Na Rua do Lavradio, no Rio Scenarium, “A farsa da boa preguiça” é outra festa onde a erudição contribui para o bom aproveitamento do popular. Com ótimos figurinos e cenografia de Colmar Diniz, iluminação de Jorginho de Carvalho e excepcionais adereços e objetos de Carlos Alberto Nunes, a doutoranda da UNI-Rio Elza de Andrade faz ampla demonstração de que está no caminho certo na pesquisa que realiza para sua tese sobre a construção do personagem na comédia brasileira. Este espetáculo é também composto por três pequenos episódios da luta entre o bem e o mal, desta vez com o atuante patrocínio de Jesus, São Pedro e São Miguel de um lado, e três empenhadíssimos demônios do outro. O elenco aqui tem sete elementos (Ângela Blazo, Flavia Reis, Fernando Escrich, Alexandre Barros, Flavio Souza, Sálvio Moll e Renato Farias) que, como no “Auto do novilho”, fazem vários papéis. E, como já sabemos desde “O auto da Compadecida”, Suassuna tem a incrível capacidade de criar debates éticos fundamentais com aparente ingenuidade e muito riso.

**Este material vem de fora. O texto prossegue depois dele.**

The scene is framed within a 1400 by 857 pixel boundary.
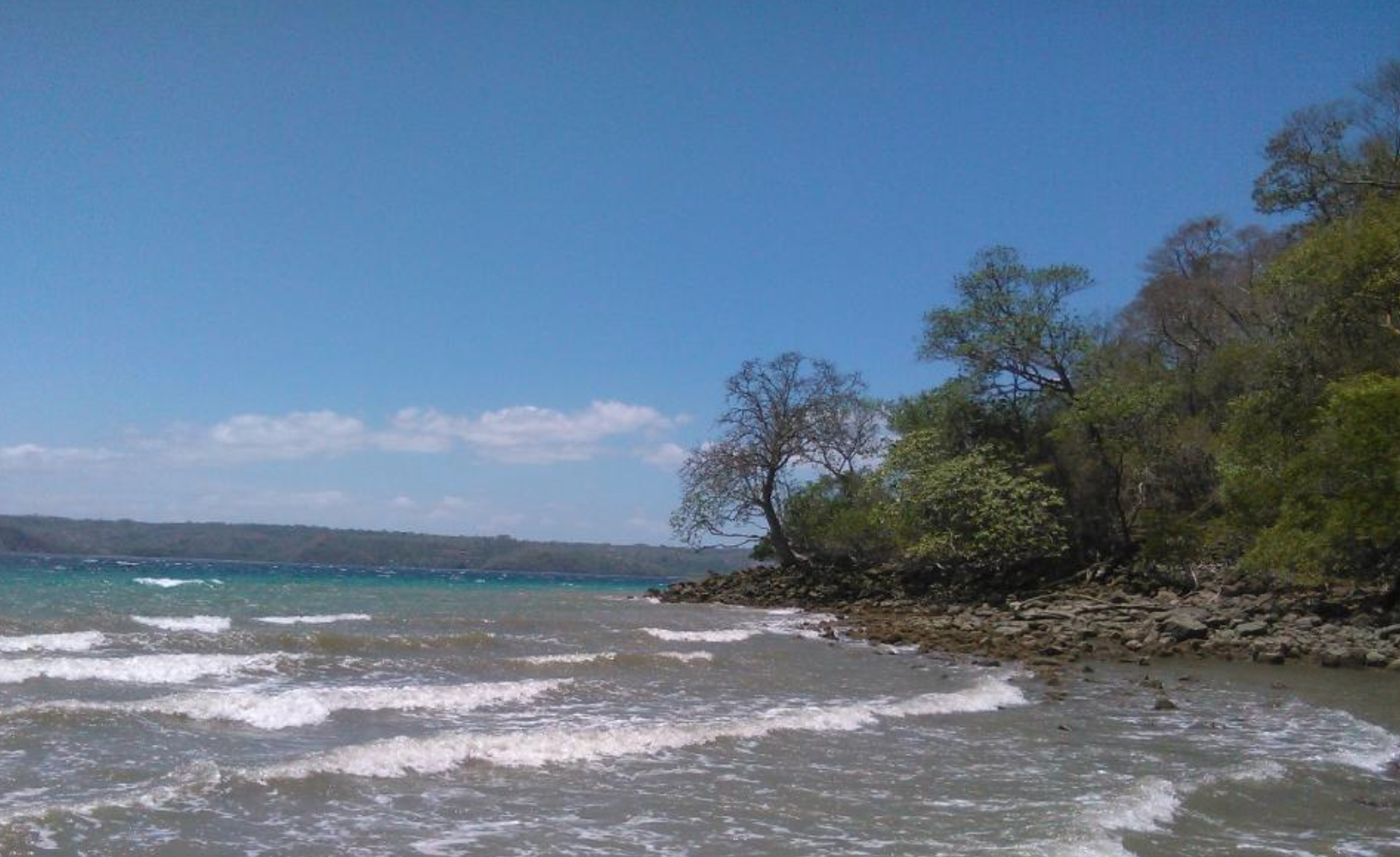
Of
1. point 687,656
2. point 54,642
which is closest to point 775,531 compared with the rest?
point 687,656

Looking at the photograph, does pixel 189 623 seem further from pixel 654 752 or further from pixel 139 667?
pixel 654 752

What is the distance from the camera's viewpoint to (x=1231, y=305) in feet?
116

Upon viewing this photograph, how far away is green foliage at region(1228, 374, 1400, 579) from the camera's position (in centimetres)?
2041

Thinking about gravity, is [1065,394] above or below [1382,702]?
above

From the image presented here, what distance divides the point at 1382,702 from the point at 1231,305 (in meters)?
23.4

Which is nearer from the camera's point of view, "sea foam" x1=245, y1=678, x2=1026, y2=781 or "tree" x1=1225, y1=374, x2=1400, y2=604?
"sea foam" x1=245, y1=678, x2=1026, y2=781

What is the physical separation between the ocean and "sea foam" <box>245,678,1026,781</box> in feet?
0.14

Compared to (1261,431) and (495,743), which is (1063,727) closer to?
(495,743)

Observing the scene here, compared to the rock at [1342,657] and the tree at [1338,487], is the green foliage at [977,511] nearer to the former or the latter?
the tree at [1338,487]

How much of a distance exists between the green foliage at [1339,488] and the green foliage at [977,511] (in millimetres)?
7797

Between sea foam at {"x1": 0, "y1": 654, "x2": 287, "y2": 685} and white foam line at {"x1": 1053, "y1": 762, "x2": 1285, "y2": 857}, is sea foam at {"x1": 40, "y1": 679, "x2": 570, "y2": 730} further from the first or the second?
white foam line at {"x1": 1053, "y1": 762, "x2": 1285, "y2": 857}

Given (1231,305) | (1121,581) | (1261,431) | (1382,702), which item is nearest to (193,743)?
(1382,702)

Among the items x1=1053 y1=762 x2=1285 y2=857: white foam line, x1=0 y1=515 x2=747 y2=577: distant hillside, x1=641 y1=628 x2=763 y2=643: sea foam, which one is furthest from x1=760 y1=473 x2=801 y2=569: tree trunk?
x1=0 y1=515 x2=747 y2=577: distant hillside

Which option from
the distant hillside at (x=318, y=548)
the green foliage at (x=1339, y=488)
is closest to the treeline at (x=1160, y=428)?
A: the green foliage at (x=1339, y=488)
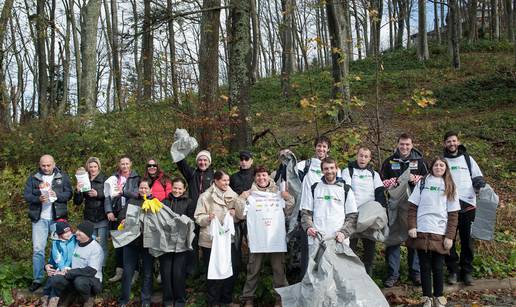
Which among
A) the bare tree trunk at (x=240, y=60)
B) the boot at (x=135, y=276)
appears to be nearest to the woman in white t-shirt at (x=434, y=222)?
the boot at (x=135, y=276)

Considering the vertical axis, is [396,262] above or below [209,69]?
below

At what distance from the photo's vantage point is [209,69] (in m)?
9.30

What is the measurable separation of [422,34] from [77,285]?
73.0 feet

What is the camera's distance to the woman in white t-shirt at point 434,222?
4938 millimetres

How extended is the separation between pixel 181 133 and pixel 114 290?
238 cm

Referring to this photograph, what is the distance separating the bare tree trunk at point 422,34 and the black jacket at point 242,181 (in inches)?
719

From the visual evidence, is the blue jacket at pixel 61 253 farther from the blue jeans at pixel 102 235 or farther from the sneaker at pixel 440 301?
the sneaker at pixel 440 301

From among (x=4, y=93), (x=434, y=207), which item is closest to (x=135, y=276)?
(x=434, y=207)

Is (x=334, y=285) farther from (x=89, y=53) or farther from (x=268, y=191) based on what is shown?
(x=89, y=53)

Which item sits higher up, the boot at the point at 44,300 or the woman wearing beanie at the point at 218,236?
the woman wearing beanie at the point at 218,236

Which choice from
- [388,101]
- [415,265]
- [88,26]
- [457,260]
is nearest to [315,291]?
[415,265]

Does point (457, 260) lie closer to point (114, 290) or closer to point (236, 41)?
point (114, 290)

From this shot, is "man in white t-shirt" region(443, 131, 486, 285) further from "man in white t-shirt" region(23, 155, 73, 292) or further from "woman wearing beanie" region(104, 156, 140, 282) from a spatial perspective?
"man in white t-shirt" region(23, 155, 73, 292)

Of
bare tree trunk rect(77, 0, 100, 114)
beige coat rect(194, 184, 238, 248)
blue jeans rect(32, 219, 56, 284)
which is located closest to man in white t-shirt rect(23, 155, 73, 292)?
blue jeans rect(32, 219, 56, 284)
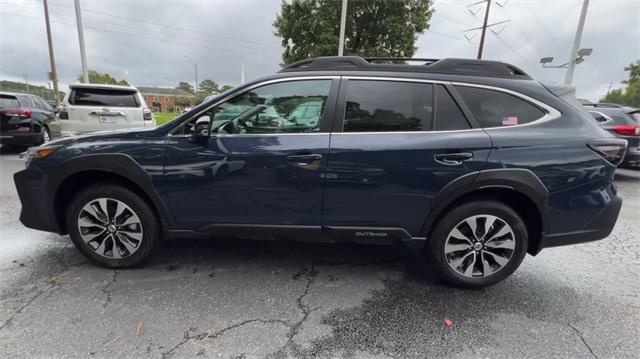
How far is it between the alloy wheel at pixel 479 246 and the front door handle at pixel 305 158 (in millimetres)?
A: 1228

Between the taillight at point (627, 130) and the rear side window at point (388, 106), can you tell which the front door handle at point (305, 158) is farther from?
the taillight at point (627, 130)

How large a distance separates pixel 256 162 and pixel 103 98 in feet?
19.6

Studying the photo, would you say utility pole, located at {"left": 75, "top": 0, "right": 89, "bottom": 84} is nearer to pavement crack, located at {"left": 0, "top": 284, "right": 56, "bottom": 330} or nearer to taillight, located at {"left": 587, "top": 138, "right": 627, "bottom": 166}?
pavement crack, located at {"left": 0, "top": 284, "right": 56, "bottom": 330}

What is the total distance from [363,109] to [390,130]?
0.89 ft

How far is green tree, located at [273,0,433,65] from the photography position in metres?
19.3

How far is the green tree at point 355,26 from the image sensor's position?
63.2 ft

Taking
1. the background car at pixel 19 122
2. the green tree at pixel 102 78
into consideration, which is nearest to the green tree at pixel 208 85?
the green tree at pixel 102 78

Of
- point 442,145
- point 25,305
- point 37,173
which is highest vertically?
point 442,145

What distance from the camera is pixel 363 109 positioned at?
2.55 m

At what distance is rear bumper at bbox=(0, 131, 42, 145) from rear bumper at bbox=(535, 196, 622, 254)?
1046 centimetres

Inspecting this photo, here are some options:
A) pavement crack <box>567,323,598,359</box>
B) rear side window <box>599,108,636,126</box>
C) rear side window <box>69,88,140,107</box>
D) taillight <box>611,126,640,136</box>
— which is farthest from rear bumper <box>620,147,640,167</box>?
rear side window <box>69,88,140,107</box>

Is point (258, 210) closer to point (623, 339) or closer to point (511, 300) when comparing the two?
point (511, 300)

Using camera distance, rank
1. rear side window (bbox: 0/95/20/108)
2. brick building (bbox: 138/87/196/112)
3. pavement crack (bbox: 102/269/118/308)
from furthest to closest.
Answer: brick building (bbox: 138/87/196/112), rear side window (bbox: 0/95/20/108), pavement crack (bbox: 102/269/118/308)

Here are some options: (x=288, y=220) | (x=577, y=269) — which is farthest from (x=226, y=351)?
(x=577, y=269)
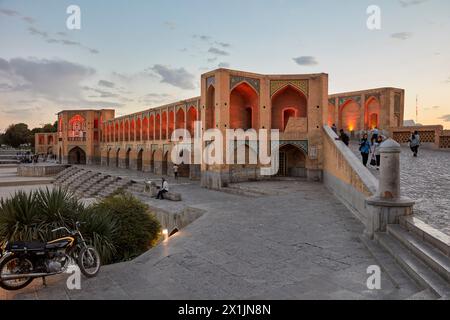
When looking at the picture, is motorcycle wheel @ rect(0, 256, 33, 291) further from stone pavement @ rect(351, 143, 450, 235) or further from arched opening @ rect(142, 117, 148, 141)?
arched opening @ rect(142, 117, 148, 141)

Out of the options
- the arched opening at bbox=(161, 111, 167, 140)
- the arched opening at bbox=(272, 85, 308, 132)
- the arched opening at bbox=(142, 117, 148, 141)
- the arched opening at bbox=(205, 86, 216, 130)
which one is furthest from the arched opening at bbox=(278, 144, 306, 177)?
the arched opening at bbox=(142, 117, 148, 141)

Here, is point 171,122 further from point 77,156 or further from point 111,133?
point 77,156

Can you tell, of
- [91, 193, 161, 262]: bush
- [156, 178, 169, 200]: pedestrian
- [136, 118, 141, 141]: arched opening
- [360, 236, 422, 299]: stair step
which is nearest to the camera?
[360, 236, 422, 299]: stair step

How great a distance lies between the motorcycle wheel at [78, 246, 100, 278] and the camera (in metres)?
4.93

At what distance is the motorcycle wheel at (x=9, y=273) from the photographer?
4465 mm

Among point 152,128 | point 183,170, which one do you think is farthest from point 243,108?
point 152,128

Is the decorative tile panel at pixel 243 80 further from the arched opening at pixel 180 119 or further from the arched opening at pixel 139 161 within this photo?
the arched opening at pixel 139 161

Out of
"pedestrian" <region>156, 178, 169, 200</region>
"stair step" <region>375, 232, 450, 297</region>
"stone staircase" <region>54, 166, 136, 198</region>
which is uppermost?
"stair step" <region>375, 232, 450, 297</region>

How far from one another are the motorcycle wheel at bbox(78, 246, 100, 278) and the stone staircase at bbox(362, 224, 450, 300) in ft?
13.8

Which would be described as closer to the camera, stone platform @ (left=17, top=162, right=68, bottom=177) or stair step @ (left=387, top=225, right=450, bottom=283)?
stair step @ (left=387, top=225, right=450, bottom=283)

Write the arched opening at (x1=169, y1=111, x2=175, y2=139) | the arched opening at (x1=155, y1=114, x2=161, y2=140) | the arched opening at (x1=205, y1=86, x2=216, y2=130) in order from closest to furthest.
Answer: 1. the arched opening at (x1=205, y1=86, x2=216, y2=130)
2. the arched opening at (x1=169, y1=111, x2=175, y2=139)
3. the arched opening at (x1=155, y1=114, x2=161, y2=140)

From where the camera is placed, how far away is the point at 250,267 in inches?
206

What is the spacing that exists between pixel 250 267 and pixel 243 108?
52.1ft
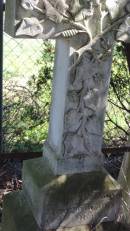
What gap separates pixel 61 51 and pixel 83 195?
726mm

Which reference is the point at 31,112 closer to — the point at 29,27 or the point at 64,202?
the point at 64,202

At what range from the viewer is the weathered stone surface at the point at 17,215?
7.45 ft

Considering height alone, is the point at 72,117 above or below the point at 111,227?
above

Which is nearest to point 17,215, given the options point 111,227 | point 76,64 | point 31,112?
point 111,227

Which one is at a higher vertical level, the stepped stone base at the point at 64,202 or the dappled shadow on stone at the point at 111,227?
the stepped stone base at the point at 64,202

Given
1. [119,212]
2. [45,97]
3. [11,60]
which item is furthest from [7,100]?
[119,212]

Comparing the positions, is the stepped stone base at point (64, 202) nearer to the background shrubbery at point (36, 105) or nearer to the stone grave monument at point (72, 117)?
the stone grave monument at point (72, 117)

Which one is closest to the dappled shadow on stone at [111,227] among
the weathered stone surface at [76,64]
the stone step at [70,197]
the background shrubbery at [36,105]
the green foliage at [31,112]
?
the stone step at [70,197]

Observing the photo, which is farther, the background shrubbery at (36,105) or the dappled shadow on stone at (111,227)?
the background shrubbery at (36,105)

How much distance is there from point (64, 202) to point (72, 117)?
0.42m

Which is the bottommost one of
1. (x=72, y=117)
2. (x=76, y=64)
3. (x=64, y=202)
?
(x=64, y=202)

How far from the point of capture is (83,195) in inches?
87.7

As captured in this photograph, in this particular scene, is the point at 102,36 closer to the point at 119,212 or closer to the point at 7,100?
the point at 119,212

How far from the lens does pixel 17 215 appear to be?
7.68ft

A diretora de “A farsa da boa preguiça” constrói um espetáculo ágil e divertido respeitando a tradição popular mas com uma elaboração técnica considerável.

Novamente, nesta farsa, o bom resultado nasce do espírito de equipe de um grupo jovem que compreendeu o que está fazendo e tem imenso prazer em dar prazer à platéia.

Tanto o “Novilho” quanto a “Preguiça” são gratificantes.


Para saborear o mestre dos autos


O AUTO DO NOVILHO FURTADO

ONDE ASSISTIR: Sala Marília Pêra do Teatro do Leblon (Rua Conde de Bernadotte 26, Leblon). Quarta-feira às 21h, quinta e sexta-feira às 18h30m. 90 minutos. Ingressos a R$ 15. Três pequenas peças — “A inconveniência de ter coragem”, “O caso do novilho furtado” e o “Auto da virtude da esperança” — compõem o espetáculo dirigido por Demétrio Nicolau.

A FARSA DA BOA PREGUIÇA

ONDE ASSISTIR: Rio Scenarium (Rua do Lavradio 20, 2 piso, Centro). De sexta-feira a domingo, às 19h30m. Ingressos a R$ 10. Dirigida por Elza Andrade, conta a história de dois casais: o rico Aderaldo Catacão e sua esposa, Clarabela, e o poeta popular Joaquim Simão e sua esposa, Nevinha, todos em conflito diante das tentações provocadas por três diabos e das tentativas de redenção propostas por três santos.